Eman Ahmed, egiziana, è deceduta nell’ospedale di Abu Dhabi. A inizio anno si era sottoposta a un intervento chirurgico che le aveva fatto perdere 254 chili

Eman Ahmed Abd El Aty prima dell’intervento e durante la convalescenza


Pubblicato il 25/09/2017
Ultima modifica il 26/09/2017 alle ore 16:11
il cairo

Il suo peso è stata la sua condanna. Eman Ahmed Abd El Aty, egiziana di 37 anni, fino all’anno scorso pesava 500 chili ed era considerata la donna più grassa del mondo dopo la morte nel 1994 di Carol Yager, americana del Michigan che con i suoi 540 chili per un metro e settanta di altezza è considerata la donna più pesante di sempre. Eman è morta nell’ospedale Burjeel di Abu Dhabi a causa di complicazioni al cuore e ai reni dovute al suo peso. All’inizio dell’anno, Eman aveva cercato di salvarsi la vita sottoponendosi a un delicatissimo intervento di chirurgia bariatrica in India che le aveva permesso di perdere in un colpo 254 chili. Ma l’operazione evidentemente non è stata sufficiente. 

 

 

Nata ad Alessandria d’Egitto nel 1980, Eman pesava 5 chili alla nascita.

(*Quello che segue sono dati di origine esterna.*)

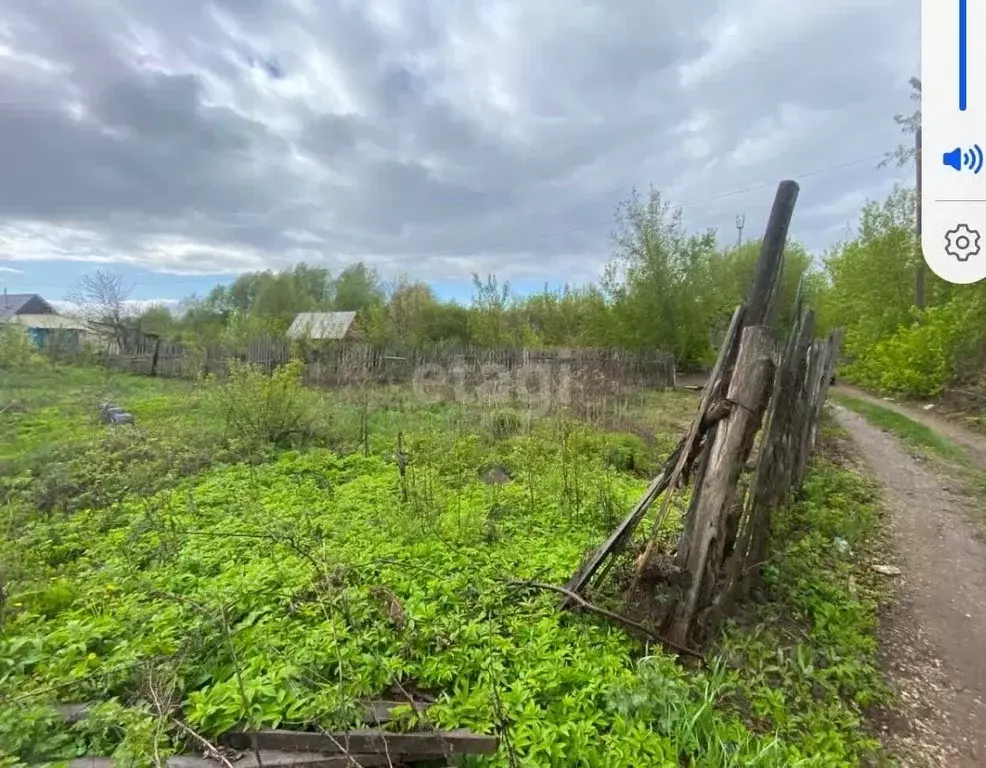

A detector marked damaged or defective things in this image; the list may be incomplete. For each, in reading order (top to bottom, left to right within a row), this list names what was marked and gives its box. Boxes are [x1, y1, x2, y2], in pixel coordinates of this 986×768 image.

broken wooden plank [165, 752, 388, 768]
broken wooden plank [221, 728, 500, 760]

Malata di tiroide aveva continuato a prendere peso, tanto che era stata costretta a lasciare la scuola. Le sue condizioni erano via via peggiorate, tanto che non poteva più uscire di casa. Proprio l’intervento in India, seguito dallo staff del professor Muffazal Lakdawala, doveva restituirle la possibilità di deambulare. A seguito dell’operazione, Eman era rimasta in India per quattro mesi. Poi era stata trasferita ad Abu Dhabi per un trattamento a lungo termine. Qui era seguita da uno staff di 20 dottori. Proprio i problemi cardiaci denunciati da tempo, le sono però stati fatali.